Alternativa C — ✅ Correta ⟵ GABARITO
A infiltração é admitida por atender aos requisitos do art. 10, §2º (indícios e inexistência de outros meios). Quanto à responsabilidade, o agente infiltrado age sob autorização judicial e dentro dos limites estabelecidos; se houver desvio de finalidade, responderá pelos excessos, conforme previsto no art. 13 da Lei 12.850/2013 (não transcrito, mas é o teor da lei).
Alternativa D — ❌ Incorreta
Alega que o agente infiltrado só pode abandonar a investigação mediante autorização judicial. O art. 12, §3º prevê que, em caso de risco iminente, a operação pode ser sustada por requisição do MP ou do delegado, sem necessidade de nova autorização judicial para o abandono.

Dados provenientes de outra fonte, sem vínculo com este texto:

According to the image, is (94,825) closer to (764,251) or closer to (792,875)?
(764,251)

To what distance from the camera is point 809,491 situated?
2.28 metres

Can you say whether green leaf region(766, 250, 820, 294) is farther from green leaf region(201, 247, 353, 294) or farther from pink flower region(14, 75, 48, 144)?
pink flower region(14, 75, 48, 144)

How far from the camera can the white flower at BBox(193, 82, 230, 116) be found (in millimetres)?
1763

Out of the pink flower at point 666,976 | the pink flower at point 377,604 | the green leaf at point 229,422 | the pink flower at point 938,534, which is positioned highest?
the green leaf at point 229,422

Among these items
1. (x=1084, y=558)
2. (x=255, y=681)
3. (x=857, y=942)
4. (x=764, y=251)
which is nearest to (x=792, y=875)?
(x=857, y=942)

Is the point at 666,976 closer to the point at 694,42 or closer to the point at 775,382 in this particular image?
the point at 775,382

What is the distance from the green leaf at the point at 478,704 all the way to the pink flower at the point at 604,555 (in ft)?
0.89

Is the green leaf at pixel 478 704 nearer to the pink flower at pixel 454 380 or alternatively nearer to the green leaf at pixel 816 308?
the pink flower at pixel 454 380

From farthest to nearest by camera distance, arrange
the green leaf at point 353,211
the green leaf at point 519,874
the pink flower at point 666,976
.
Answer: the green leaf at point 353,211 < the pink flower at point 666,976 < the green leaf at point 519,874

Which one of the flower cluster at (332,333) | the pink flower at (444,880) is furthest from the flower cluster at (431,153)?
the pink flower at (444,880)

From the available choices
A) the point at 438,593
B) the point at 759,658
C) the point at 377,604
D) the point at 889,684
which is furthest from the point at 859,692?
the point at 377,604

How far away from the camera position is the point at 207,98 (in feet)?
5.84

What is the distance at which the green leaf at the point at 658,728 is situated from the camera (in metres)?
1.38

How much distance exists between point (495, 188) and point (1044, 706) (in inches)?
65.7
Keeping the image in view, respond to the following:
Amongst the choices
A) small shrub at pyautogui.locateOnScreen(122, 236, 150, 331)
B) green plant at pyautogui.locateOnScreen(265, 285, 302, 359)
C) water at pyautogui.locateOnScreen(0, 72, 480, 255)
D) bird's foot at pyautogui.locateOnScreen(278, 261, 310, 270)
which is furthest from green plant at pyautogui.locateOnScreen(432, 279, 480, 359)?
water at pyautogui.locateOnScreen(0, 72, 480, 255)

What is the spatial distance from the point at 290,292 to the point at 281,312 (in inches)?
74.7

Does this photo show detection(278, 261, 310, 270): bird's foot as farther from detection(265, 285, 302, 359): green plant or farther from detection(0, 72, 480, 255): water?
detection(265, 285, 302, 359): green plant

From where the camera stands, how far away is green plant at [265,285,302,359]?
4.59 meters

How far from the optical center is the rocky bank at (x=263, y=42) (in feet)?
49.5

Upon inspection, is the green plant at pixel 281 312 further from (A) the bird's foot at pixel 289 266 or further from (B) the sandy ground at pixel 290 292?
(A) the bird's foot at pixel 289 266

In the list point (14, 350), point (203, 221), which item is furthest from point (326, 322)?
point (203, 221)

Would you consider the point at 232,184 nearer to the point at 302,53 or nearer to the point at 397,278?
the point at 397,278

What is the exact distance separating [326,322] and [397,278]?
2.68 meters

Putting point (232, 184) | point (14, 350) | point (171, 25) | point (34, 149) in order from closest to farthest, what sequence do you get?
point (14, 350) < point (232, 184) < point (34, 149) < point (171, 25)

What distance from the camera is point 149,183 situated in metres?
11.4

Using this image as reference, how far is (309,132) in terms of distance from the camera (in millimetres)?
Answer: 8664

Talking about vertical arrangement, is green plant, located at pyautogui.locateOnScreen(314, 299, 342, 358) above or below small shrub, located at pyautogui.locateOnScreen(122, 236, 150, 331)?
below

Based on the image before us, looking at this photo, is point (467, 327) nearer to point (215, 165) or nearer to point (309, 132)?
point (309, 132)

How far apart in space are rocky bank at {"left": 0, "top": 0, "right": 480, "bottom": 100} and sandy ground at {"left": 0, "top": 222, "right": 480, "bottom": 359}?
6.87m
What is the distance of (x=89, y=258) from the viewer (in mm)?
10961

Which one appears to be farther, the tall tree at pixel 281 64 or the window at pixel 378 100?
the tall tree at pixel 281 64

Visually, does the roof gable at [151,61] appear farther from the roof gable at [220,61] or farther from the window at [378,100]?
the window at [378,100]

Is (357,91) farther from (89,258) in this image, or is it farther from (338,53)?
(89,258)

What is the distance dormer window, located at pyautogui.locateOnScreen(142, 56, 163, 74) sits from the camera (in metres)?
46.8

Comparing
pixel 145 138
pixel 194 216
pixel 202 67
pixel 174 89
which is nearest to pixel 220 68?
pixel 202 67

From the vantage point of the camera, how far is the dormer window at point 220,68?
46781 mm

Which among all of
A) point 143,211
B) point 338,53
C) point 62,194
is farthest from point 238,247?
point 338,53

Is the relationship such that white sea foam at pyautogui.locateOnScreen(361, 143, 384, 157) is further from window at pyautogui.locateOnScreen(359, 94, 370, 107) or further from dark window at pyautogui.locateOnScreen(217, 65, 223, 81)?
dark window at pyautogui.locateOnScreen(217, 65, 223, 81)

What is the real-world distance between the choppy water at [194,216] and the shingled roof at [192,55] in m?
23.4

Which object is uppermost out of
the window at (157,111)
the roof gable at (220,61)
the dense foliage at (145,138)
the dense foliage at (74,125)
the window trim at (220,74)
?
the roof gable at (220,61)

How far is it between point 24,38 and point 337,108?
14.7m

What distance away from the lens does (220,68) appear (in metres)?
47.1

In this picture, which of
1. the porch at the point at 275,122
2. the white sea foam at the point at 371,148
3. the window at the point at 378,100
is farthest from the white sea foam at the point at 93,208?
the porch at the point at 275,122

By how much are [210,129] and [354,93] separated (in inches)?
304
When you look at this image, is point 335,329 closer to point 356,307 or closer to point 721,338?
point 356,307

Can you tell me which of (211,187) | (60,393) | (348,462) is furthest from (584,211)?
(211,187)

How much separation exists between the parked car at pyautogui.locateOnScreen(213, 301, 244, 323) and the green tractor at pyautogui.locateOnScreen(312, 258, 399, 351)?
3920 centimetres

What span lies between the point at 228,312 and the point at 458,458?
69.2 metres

Alternativa E — ❌ Incorreta
Afirma que a ausência de caráter transnacional afasta a aplicação da lei. A Lei 12.850/2013 define organização criminosa sem exigir transnacionalidade (art. 1º), aplicando-se a organizações nacionais.
NÃO CAIA NESSA!
A alternativa B pode confundir, pois muitos candidatos pensam que apenas o Ministério Público pode representar pela infiltração. No entanto, o delegado de polícia tem essa legitimidade expressa no art. 10, caput. Fique atento: a lei não exige transnacionalidade, e o prazo é de até 6 meses, não indeterminado.